[Stored data]

*****

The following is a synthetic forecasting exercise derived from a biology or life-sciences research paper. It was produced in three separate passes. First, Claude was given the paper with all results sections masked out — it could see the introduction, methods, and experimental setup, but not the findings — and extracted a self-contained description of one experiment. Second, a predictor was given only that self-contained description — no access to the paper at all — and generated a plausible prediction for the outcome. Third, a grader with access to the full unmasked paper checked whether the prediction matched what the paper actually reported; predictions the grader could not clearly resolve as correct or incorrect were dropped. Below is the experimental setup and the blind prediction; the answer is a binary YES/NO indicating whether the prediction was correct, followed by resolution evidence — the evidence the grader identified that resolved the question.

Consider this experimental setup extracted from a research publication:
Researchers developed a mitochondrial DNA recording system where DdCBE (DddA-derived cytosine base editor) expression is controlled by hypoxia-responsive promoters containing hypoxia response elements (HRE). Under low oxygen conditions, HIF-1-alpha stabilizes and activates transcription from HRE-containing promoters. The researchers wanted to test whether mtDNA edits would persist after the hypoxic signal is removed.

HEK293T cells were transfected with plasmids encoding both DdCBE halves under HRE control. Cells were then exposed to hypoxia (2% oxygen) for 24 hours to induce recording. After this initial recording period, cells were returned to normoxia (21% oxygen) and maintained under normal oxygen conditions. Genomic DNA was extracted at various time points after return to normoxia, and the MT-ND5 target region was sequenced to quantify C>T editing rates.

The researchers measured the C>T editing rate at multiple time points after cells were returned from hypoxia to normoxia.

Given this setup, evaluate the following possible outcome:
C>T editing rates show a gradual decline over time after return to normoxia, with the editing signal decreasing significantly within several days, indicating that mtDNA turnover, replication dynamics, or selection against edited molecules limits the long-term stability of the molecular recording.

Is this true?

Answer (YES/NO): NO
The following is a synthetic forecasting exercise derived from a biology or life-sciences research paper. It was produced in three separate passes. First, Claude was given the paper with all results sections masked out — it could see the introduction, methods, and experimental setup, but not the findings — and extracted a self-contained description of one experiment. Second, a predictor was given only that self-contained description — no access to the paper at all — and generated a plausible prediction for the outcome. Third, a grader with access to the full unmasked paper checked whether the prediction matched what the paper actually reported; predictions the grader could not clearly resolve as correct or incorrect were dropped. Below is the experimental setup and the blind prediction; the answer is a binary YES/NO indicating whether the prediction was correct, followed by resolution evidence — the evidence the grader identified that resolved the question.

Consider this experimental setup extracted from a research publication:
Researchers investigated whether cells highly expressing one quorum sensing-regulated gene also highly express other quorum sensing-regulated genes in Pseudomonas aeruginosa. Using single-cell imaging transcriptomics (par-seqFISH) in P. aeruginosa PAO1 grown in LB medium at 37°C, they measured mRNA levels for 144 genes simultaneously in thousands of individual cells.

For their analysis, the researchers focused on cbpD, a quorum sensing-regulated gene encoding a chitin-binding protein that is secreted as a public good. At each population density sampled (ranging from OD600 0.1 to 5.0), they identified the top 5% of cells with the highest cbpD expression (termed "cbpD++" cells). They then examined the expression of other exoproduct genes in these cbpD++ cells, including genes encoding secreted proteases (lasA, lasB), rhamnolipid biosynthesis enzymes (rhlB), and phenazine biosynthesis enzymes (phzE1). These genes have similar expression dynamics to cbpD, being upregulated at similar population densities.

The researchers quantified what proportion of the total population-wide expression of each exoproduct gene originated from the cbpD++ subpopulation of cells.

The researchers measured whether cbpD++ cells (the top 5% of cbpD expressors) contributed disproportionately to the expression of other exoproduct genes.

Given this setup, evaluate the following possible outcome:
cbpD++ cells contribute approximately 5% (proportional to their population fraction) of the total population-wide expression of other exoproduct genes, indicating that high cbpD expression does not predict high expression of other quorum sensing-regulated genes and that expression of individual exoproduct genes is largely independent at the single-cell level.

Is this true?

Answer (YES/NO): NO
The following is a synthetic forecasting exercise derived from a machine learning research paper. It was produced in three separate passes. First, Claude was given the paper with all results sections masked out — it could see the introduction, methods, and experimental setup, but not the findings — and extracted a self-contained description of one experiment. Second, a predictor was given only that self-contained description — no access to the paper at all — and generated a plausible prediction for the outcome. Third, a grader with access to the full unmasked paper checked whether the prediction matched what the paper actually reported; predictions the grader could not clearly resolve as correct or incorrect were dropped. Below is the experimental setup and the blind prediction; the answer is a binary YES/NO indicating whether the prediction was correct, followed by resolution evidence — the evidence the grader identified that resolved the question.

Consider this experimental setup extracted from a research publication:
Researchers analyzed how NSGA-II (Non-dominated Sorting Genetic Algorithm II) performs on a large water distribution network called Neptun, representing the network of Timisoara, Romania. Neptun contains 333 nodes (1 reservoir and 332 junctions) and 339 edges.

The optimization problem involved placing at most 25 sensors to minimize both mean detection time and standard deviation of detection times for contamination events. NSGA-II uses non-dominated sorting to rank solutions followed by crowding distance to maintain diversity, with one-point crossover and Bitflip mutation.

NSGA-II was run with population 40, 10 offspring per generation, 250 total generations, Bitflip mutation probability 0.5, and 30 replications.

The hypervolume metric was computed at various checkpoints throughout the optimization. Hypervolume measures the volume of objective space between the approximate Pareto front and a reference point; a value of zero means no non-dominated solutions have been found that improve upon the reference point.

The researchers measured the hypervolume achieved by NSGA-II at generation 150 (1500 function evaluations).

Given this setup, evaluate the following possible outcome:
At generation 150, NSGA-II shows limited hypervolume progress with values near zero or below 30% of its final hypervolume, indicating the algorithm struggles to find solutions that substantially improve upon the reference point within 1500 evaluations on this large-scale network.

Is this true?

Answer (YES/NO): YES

*****

Above are the entries; copy every line among them that contains the word "upon".

[Task solution]
The hypervolume metric was computed at various checkpoints throughout the optimization. Hypervolume measures the volume of objective space between the approximate Pareto front and a reference point; a value of zero means no non-dominated solutions have been found that improve upon the reference point.
At generation 150, NSGA-II shows limited hypervolume progress with values near zero or below 30% of its final hypervolume, indicating the algorithm struggles to find solutions that substantially improve upon the reference point within 1500 evaluations on this large-scale network.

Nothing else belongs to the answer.